Frequently asked questions
How do I find upcoming IPOs in India?
Check the IPO sections of the NSE and BSE websites for the official calendar of current and forthcoming issues, enable IPO alerts in your broker app, and scan SEBI’s list of filed draft prospectuses (DRHPs) for the earliest signals. Financial news portals are useful for discovery, but always confirm dates and price bands on the official exchange pages before applying.
Where can I see the live IPO calendar with dates?
The most reliable, regularly updated IPO calendar is on the NSE and BSE websites and inside your broker’s app, which list open, upcoming and recently closed issues with their price bands, lot sizes and key dates. Aggregator and news sites also publish calendars, but their dates can be outdated or speculative, so treat the exchange pages as the source of truth.
What is the difference between a mainboard IPO and an SME IPO?
Mainboard IPOs are larger companies listing on the main NSE/BSE board with extensive disclosure and generally better liquidity. SME IPOs are smaller companies listing on the NSE Emerge or BSE SME platforms, with a much larger minimum application size, lighter disclosure and often thinner post-listing liquidity, which makes them higher risk and better suited to informed investors.
What is GMP in an IPO, and should I rely on it?
GMP (Grey Market Premium) is the unofficial extra price at which IPO shares trade in an informal market before listing, reflecting market expectations of a listing gain. It is unregulated, easily manipulated and frequently wrong, so it should be treated as a sentiment signal at most — never as your main reason to apply. Base your decision on the company’s fundamentals and valuation instead.

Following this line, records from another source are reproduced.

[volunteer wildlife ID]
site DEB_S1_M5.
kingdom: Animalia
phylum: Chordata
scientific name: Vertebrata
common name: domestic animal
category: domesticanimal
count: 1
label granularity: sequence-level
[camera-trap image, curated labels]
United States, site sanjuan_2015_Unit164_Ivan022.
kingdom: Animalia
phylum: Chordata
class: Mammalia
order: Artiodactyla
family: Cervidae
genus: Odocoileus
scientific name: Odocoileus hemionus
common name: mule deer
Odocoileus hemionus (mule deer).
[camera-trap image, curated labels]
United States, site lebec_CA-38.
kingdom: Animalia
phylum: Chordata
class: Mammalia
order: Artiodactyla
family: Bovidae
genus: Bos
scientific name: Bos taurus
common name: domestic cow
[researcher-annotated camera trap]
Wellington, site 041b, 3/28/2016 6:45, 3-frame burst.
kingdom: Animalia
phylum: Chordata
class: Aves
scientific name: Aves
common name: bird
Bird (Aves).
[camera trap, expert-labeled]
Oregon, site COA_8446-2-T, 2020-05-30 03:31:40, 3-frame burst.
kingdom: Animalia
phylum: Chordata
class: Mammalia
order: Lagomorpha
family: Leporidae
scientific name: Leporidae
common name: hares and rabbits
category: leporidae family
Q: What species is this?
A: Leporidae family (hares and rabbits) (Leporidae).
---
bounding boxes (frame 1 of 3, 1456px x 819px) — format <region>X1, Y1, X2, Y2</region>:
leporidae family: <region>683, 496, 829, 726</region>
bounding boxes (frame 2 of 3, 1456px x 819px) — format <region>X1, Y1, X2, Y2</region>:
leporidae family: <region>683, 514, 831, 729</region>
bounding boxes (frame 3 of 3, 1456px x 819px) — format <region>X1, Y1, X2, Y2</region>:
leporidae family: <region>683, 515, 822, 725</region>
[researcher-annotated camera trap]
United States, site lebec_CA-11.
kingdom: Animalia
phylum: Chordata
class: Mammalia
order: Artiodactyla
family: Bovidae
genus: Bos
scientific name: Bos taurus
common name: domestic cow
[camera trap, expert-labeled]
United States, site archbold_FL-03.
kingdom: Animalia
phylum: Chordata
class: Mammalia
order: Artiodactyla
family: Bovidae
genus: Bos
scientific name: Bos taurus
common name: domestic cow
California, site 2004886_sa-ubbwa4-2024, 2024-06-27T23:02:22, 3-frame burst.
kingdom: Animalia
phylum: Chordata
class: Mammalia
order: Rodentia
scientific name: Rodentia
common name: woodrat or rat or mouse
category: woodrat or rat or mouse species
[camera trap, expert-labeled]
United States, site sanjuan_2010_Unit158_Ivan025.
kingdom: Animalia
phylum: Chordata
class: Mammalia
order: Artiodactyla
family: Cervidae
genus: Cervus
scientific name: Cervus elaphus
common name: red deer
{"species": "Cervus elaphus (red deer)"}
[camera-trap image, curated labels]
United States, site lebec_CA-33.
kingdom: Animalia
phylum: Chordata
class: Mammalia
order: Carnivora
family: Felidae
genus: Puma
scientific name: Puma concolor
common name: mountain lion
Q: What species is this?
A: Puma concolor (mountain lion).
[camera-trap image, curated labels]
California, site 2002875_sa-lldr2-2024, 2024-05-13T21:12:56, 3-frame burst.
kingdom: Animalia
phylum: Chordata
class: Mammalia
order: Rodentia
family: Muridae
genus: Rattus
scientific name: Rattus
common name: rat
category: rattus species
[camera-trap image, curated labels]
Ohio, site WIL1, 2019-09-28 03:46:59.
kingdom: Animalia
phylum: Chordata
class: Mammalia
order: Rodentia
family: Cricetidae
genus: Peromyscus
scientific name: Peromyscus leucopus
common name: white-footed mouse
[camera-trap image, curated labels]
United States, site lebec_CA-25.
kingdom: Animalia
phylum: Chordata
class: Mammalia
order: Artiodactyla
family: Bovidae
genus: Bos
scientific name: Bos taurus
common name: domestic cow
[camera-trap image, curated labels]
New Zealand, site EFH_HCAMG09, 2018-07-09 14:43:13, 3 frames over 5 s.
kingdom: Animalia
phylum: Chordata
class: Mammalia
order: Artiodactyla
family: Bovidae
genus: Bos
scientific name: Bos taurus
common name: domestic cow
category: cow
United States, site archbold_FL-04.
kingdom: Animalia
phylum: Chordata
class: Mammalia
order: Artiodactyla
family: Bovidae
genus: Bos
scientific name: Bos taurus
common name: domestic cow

How do I evaluate an IPO before applying?
Read the RHP (especially the risk factors), study three to five years of financials for growth and profitability, compare the valuation (P/E) against listed peers, assess the promoters’ track record and post-issue holding, and check whether the funds raised go into the business or mostly to existing shareholders selling out (Offer for Sale). If any of these raises a serious doubt, it is fine to skip the issue.
Are listing gains from IPOs guaranteed?
No. Listing gains — the stock opening above its issue price — are never guaranteed. Many IPOs list flat or below their issue price, and a high GMP or heavy oversubscription does not ensure a profit. Applying mainly for quick listing gains is closer to speculation than investing.
Do I improve my allotment chances by applying for more lots?
For an oversubscribed mainboard retail quota, allotment is decided by a computerised lottery where each application competes equally for one lot, so applying for many lots does not raise your odds of getting that first lot. Some families instead apply through separate Demat accounts (different family members), since each is a distinct entry in the draw. Always bid at the cut-off price and apply before the deadline.
Disclaimer: This article is for educational purposes only and is not investment/financial advice. Read all scheme/offer documents and consult a SEBI-registered adviser where relevant.